С особой осторожностью я повторил процедуру замены шлангов на других блоках, после чего вынес один блок далеко назад, два других — наверх, и еще два — в разные стороны, развесив все шесть на «строительных лесах» над моей головой. Когда я закончил, мой мозг выглядел как стоп-кадр взрыва через мгновение после детонации, и снова я испытал головокружение, думая об этом. Наконец устройство мышления было освобождено, поддерживаемое лишь связкой шлангов и исполнительными стержнями, которые уходили вниз в глубину моего торса. Пространства теперь было достаточно, чтобы вращать микроскоп на 360 градусов и позволить моему жадному взгляду наброситься на внутренности выдвинутых блоков. Передо мной открылся микрокосмос золотой машинерии, пейзаж из крошечных вращающихся колесиков и миниатюрных возвратно-поступательных цилиндров.
Созерцая эту картину, я спросил себя, где моё тело? Приспособления, которые переместили мое зрение и пальцы в другое место комнаты, принципиально не отличались от тех, что соединяли мои родные глаза и руки с мозгом. На протяжении эксперимента разве не были манипуляторы по сути моими руками? А увеличительные линзы перископа — моими глазами? Я превратился в вывернутое наизнанку существо с фрагментированным телом, расположенным в центре вспученного мозга. Именно в такой невероятной конфигурации я приступил к исследованию себя.
Я повернул микроскоп к одному из блоков памяти и начал изучать его конструкцию. Я не питал иллюзий, что сумею расшифровать свои воспоминания, однако надеялся разгадать способ, с помощью которого они были зафиксированы. Как я и предсказывал, пачек фольги там не оказалось, но, к моему удивлению, я также не увидел ни наборов шестеренок, ни рядов переключателей. Вместо этого блок, казалось, представлял собой банк воздушных трубочек. Сквозь зазор между трубочками я мельком увидел рябь, проходящую по внутренностям блока.

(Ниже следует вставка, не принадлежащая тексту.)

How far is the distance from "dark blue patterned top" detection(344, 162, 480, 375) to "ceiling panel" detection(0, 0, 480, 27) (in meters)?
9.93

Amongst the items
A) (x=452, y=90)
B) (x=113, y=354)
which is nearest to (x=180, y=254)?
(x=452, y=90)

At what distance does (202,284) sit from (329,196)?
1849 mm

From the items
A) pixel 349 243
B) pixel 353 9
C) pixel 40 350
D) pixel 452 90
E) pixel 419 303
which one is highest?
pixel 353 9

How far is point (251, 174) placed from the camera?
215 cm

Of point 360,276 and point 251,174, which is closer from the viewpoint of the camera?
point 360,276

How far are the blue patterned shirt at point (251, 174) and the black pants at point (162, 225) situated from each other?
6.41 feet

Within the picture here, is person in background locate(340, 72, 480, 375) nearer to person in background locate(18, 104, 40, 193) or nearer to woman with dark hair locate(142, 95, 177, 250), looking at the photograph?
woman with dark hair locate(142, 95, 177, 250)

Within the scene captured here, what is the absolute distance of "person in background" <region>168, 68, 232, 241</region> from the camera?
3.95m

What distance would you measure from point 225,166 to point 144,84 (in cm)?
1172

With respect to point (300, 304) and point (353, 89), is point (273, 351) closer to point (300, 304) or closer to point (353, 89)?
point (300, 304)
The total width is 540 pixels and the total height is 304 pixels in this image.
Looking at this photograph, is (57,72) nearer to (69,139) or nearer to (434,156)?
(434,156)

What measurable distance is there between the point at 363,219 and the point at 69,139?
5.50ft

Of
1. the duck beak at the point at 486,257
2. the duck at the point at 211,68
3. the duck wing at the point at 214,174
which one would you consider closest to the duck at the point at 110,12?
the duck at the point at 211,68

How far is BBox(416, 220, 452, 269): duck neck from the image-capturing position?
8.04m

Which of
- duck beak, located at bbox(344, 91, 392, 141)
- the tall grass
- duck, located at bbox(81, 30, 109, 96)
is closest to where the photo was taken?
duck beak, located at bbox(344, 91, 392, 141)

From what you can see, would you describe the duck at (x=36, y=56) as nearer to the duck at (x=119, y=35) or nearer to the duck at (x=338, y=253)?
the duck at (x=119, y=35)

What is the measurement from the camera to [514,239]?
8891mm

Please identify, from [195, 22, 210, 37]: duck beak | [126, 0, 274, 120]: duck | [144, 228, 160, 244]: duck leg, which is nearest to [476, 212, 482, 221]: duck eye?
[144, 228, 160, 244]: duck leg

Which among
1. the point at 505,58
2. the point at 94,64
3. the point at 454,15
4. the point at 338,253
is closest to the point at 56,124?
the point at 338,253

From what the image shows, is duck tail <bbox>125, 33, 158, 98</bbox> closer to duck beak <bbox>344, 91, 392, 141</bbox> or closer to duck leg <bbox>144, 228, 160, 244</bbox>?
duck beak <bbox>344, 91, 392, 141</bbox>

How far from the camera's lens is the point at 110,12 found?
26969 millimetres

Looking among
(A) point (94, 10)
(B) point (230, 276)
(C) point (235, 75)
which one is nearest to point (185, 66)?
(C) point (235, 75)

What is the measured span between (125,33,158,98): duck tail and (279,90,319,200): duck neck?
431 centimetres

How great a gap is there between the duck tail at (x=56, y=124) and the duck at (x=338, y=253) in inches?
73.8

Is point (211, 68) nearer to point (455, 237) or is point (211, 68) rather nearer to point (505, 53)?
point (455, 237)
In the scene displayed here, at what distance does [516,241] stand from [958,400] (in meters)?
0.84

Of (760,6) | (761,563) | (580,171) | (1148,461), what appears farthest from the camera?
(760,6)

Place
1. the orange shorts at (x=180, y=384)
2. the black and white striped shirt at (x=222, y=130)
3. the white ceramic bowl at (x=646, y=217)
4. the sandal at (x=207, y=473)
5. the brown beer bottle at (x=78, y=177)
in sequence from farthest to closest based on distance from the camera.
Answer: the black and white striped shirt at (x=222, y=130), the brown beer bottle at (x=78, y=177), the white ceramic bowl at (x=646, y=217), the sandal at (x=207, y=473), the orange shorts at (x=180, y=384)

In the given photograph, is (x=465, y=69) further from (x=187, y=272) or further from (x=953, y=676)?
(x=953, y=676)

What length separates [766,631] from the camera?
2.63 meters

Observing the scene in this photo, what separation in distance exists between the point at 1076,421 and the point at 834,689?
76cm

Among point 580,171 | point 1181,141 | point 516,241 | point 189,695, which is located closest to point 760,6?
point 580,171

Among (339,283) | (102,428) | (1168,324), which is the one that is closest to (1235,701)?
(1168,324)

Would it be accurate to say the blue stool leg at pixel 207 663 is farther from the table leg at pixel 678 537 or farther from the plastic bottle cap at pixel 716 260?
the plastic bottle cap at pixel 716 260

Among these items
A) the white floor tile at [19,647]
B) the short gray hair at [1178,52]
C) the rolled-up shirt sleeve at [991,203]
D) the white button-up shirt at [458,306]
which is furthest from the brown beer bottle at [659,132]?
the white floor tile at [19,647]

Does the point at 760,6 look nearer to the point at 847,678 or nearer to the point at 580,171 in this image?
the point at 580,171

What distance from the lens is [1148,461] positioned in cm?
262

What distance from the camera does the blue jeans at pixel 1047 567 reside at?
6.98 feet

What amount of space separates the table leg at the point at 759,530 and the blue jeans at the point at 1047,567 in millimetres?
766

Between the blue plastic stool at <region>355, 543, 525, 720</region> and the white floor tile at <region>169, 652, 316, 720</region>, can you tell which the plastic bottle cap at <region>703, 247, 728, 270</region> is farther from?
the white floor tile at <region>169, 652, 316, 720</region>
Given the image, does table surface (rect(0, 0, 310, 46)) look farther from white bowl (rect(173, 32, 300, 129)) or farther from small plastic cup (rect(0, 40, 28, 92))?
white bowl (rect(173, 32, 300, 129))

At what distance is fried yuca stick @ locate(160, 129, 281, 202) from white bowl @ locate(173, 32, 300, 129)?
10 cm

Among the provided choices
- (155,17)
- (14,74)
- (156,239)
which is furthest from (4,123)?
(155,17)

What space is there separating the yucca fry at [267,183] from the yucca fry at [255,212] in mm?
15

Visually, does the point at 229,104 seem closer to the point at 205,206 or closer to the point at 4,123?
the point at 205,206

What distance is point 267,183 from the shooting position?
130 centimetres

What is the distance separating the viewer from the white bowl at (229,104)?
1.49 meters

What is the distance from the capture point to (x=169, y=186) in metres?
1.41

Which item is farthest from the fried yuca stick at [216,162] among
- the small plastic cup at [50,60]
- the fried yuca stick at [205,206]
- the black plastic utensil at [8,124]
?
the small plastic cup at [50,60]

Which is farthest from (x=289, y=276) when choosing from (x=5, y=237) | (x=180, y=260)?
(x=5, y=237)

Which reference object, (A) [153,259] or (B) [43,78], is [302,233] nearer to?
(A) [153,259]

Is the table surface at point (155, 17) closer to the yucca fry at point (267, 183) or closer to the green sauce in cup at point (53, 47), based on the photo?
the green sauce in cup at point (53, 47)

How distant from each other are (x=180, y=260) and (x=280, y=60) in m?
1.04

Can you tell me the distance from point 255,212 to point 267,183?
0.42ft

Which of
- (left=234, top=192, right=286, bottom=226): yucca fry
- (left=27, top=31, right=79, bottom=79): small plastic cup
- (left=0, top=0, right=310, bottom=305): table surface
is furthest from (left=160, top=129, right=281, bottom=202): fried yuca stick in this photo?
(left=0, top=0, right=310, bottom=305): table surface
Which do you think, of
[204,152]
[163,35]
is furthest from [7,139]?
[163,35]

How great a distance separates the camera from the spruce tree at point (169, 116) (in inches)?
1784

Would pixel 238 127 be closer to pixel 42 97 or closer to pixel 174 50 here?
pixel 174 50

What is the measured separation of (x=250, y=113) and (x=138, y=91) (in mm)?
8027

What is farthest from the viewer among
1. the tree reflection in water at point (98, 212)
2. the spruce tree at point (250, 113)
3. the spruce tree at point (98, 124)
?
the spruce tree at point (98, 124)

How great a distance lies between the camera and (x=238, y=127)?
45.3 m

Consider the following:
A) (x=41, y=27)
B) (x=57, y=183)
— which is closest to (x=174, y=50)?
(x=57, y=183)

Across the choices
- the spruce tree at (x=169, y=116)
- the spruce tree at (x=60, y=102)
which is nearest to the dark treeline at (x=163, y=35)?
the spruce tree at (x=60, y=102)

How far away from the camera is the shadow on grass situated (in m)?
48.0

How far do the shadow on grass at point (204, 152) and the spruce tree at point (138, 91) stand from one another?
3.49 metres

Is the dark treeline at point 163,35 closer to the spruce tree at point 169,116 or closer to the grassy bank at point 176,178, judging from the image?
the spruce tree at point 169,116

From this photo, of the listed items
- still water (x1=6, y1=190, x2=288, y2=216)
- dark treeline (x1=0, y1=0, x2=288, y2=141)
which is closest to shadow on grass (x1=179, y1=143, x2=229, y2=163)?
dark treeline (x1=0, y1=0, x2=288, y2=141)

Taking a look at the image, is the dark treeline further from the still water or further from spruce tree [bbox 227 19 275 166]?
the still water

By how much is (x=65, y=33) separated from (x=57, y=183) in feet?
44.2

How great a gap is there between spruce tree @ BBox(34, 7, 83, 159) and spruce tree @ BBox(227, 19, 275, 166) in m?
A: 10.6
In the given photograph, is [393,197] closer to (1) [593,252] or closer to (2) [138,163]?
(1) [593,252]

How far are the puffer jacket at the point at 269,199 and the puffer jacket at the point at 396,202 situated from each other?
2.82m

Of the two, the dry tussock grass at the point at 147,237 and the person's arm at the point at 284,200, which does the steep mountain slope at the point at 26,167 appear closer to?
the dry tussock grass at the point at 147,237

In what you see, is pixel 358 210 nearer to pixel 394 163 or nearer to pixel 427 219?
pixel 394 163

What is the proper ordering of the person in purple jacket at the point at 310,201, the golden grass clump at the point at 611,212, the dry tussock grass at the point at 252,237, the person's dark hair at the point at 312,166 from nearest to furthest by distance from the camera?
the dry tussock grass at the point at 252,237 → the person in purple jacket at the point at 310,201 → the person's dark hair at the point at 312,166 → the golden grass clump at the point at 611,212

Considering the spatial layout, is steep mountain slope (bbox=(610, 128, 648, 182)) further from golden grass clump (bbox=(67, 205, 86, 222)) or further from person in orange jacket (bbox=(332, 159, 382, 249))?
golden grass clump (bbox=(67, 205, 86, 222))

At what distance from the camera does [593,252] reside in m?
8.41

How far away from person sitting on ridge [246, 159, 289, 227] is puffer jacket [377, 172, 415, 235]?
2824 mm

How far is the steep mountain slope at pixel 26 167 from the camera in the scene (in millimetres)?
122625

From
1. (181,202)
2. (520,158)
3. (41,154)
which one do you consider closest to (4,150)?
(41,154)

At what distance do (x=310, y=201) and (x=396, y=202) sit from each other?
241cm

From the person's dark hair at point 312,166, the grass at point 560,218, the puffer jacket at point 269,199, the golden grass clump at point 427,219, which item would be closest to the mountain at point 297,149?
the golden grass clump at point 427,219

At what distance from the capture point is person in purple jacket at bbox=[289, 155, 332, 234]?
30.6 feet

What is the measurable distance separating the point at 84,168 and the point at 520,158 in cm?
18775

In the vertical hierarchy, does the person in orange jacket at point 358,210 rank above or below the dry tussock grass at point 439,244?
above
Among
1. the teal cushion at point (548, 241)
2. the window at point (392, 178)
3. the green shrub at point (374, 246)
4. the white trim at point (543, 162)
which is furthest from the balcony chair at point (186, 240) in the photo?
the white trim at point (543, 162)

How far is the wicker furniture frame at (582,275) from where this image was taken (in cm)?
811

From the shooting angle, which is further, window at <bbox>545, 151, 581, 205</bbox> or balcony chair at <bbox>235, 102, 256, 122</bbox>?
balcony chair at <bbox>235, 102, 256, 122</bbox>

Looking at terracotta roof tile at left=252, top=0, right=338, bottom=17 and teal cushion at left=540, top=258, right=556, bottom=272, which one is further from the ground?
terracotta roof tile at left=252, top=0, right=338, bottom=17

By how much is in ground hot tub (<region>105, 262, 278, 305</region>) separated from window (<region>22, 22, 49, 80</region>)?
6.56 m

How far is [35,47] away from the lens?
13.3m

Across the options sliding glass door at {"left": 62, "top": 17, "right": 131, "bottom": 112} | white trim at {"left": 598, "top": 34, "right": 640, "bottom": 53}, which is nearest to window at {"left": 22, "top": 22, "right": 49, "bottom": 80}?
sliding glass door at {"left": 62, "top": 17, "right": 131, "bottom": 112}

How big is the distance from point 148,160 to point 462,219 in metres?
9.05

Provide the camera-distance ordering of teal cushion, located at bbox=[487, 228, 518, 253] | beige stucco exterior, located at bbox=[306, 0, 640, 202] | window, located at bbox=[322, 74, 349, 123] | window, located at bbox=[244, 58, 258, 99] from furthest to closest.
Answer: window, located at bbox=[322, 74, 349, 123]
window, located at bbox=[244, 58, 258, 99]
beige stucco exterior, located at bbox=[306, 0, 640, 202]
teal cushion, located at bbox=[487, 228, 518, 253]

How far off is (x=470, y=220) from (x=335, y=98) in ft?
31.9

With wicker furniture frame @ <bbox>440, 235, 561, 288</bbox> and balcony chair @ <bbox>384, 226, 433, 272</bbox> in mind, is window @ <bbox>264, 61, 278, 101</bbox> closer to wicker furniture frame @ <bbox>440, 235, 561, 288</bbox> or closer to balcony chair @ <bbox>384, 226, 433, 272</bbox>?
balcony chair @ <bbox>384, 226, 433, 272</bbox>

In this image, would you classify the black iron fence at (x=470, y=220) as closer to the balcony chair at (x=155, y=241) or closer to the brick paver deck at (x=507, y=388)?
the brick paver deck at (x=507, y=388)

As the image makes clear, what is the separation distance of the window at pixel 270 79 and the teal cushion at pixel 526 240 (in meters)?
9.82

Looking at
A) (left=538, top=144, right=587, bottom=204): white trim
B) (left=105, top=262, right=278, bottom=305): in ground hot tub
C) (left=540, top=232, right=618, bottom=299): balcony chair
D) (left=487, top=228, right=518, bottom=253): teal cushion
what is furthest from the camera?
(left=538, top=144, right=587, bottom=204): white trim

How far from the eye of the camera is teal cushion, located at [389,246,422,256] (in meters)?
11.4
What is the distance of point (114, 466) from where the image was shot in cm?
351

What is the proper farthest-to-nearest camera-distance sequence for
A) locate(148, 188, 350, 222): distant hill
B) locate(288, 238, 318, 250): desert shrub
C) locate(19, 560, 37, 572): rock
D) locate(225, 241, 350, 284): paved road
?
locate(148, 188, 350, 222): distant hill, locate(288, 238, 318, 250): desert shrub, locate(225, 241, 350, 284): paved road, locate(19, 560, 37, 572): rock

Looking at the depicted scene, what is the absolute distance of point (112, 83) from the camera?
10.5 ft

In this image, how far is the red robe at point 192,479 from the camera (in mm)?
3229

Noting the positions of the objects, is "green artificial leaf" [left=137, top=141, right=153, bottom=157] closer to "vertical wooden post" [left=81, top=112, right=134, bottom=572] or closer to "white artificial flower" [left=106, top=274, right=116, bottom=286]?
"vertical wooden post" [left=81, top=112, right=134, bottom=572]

Длительное изучение при максимальном увеличении позволило получить первое представление о работе устройства. Трубочки разветвлялись на крошечные воздушные капилляры, которые переплетались с густой решеткой из проводов, усыпанных золотыми листочками. Под действием струек воздуха, вырывающихся из капилляров, листочки удерживались в различных положениях. Не было переключателей в привычном смысле этого слова, так как листочки не могли сохранять свое положение без поддержки воздушного потока, но я предположил, что именно они и служили переключателями, которые я искал, то есть их совокупность и была тем носителем, в котором записывались мои воспоминания. Замеченная мною рябь была, скорее всего, процессом воспоминания — положение листочков считывалось и информация уходила назад в устройство, реализующее мыслительные процессы.
Вооруженный этой догадкой, я развернул микроскоп к устройству мышления. Здесь была та же решетка из проводов, но листочки на них не удерживались в каком-то единственном положении. Вместо этого листочки трепетали, и настолько быстро, что были едва различимы. В итоге почти все устройство, казалось, непрерывно шевелилось, хотя состояло больше из решетки, нежели из воздушных капилляров, и я задумался, как воздух мог достигать всех золотых листиков в нужной последовательности. В течение многих часов я внимательно следил за золотыми листочками, пока не догадался, что они сами и выполняли роль капилляров. Листочки формировали временные каналы и клапаны, которые существовали ровно столько, сколько было нужно, чтобы перенаправить потоки воздуха на другие листочки, а потом исчезали. Устройство претерпевало непрерывную трансформацию, модифицировало себя в результате своей работы. Решётка была не столько машиной, сколько страницей, на которой машина была написана и на которой сама машина непрерывно писала.